Saturday, April 19, 2003

Blade Runner

I always liked the movie. It's gorgeous, and the music is great. Being pretty much a formalist as far as film is concerned, I never ask for more than that. But more is always welcome. The common complaint about Blade Runner is that is it emotionless, and barren of humanity. I think these observations mistake the superficial trappings of humanity for the human essense itself.

The film is populated with "replicants," copies of humans, and the film keeps the number of actual human characters to a minimum, with Harrison Ford occupying an ambiguous middle ground. All replicants have a 4 year expiration date. At that point they will die, and nothing can stop this from happening. In short, they experience mortality because they come to understand, through logic, that their death is certain. "What's the problem?" asks one character. "Death," is the reply of lead replicant Roy. At another point the object of the replicants' quest is made clear, "I need more time!" As if time made any difference. It is obvious to us in the audience that the quest for more time is a fruitless one, and it is precisely this tragic knowledge that makes Roy human, even more than his mortality.
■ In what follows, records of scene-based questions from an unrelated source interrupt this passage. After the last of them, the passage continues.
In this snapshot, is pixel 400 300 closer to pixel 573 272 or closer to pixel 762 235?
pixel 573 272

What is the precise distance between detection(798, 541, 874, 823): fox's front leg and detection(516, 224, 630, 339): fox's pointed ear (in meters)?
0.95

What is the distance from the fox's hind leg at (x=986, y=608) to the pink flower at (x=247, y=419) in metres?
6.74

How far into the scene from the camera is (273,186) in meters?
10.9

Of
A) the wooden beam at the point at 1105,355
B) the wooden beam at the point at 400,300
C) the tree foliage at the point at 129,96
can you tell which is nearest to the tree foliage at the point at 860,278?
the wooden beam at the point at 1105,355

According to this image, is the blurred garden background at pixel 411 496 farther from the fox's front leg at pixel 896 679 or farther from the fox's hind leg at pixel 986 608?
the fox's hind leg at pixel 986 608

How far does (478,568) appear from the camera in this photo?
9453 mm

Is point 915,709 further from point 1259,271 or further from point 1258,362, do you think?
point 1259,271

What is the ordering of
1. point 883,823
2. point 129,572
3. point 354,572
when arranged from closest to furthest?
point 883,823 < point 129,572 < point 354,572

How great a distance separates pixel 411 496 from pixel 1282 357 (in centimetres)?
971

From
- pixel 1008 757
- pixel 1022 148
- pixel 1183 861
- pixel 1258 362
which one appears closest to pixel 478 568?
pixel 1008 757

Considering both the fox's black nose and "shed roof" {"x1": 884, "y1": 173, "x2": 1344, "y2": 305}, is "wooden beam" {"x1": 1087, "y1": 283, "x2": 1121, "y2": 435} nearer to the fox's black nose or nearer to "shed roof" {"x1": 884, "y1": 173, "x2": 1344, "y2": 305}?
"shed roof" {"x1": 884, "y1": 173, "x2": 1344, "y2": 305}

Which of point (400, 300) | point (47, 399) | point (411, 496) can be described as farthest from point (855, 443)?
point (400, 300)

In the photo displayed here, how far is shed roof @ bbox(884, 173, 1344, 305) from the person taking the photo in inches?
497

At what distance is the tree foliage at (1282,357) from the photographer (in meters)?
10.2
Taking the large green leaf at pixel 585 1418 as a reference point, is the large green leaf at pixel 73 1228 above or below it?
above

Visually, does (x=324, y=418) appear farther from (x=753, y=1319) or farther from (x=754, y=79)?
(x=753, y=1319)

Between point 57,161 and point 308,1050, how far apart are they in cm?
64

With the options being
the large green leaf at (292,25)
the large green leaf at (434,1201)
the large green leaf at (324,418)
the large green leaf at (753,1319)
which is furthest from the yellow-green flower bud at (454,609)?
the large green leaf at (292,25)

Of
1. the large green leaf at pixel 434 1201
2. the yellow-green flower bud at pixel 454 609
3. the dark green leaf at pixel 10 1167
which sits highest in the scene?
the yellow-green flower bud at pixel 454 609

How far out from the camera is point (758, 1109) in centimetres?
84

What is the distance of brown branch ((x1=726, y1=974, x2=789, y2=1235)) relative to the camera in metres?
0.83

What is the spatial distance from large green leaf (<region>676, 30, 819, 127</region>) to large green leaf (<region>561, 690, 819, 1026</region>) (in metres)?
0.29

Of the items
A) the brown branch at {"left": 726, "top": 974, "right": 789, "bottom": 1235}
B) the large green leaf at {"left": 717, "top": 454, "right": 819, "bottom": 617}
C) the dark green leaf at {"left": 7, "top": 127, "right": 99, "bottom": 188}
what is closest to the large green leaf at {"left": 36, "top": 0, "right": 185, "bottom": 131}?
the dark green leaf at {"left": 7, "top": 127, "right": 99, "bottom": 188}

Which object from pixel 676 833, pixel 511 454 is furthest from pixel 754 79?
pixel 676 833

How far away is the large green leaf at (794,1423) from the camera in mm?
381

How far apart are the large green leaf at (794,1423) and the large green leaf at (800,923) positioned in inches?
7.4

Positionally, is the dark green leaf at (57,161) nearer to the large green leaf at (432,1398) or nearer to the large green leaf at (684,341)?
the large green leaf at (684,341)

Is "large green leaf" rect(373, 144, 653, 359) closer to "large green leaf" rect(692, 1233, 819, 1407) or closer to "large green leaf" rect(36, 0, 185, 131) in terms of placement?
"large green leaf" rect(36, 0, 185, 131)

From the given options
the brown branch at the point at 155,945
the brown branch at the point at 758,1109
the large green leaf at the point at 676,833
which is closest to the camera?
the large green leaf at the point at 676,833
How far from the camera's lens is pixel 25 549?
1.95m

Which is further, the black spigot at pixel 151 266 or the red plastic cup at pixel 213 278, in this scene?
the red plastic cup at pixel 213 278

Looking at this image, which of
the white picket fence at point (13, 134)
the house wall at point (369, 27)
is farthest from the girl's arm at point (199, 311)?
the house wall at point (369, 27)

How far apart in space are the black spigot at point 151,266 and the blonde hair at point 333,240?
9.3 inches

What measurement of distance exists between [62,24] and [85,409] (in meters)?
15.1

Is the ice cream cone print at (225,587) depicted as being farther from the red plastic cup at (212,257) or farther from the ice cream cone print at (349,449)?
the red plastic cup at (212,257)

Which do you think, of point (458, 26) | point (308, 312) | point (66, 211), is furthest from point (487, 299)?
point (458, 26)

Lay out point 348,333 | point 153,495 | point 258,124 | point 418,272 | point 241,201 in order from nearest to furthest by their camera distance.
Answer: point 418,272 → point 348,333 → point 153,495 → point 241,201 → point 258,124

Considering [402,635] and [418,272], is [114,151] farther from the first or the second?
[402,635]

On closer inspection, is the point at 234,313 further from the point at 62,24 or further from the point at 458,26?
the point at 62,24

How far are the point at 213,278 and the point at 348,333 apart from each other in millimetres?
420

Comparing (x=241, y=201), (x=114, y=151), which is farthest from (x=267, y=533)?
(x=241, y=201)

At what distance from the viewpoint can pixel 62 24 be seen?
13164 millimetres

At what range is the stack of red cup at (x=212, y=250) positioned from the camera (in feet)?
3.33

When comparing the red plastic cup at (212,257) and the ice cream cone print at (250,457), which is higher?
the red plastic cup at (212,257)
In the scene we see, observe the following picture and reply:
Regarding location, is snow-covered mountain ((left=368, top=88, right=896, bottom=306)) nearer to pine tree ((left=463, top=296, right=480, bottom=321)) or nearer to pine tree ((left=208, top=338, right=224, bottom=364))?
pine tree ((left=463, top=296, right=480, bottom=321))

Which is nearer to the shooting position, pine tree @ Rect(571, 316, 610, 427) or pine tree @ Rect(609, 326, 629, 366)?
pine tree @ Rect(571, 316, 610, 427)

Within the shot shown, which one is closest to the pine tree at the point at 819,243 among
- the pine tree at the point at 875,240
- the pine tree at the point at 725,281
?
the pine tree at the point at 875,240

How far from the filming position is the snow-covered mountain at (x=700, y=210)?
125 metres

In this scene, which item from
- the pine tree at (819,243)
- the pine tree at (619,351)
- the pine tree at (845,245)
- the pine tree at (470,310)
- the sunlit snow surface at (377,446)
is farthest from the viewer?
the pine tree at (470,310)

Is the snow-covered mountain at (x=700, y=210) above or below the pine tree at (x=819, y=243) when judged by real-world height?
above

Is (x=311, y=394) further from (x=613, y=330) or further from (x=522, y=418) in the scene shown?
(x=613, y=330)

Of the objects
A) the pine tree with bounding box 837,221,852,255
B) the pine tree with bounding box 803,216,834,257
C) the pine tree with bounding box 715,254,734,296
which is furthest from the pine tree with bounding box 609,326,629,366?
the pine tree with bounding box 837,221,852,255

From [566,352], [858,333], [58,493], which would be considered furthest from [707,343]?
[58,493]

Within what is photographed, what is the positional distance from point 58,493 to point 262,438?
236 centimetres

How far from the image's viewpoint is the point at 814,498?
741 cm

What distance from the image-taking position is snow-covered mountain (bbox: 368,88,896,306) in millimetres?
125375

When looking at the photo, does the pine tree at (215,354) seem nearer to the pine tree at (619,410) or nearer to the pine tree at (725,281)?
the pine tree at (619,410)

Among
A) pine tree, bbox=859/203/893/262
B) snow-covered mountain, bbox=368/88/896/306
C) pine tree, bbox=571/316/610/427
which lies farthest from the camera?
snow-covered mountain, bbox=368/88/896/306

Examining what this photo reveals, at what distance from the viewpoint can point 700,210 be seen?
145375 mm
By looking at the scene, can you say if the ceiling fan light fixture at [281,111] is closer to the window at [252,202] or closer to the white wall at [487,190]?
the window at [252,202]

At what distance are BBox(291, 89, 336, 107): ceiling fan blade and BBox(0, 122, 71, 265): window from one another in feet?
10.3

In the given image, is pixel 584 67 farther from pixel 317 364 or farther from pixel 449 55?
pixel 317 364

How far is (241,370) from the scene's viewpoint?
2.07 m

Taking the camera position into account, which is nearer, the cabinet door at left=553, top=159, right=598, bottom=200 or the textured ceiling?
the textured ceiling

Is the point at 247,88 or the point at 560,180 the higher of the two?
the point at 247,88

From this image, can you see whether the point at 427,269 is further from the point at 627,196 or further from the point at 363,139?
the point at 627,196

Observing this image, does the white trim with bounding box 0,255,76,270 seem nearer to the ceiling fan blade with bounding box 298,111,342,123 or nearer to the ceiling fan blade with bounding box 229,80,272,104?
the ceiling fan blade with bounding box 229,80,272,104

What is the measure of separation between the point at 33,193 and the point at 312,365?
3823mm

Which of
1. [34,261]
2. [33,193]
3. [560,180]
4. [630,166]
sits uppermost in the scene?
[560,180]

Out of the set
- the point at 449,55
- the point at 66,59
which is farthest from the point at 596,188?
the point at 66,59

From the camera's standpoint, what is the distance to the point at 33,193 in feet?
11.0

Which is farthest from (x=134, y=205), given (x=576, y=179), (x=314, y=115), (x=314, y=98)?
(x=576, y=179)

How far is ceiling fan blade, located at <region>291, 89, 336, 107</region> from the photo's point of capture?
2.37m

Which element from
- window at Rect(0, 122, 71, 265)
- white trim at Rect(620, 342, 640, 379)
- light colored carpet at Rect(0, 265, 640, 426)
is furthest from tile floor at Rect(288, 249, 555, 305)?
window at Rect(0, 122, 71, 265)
For a while I thought the key to Roy's humanity was his mortality. But that seems inadequate now. I think, of course, of 2001, and HAL's dying laments. Perhaps, I think, it is not the knowledge of death but the tragic quest for life that makes us human. Perhaps to be human means to defiantly live in the shadow of death, and to triumph over it, if only momentarily (for that is all we have: moments). "I have seen things," Roy says before he dies. "I am here," he means. And, perhaps in that past tense of the future that embodies our predicament with uncanny precision, "I was here."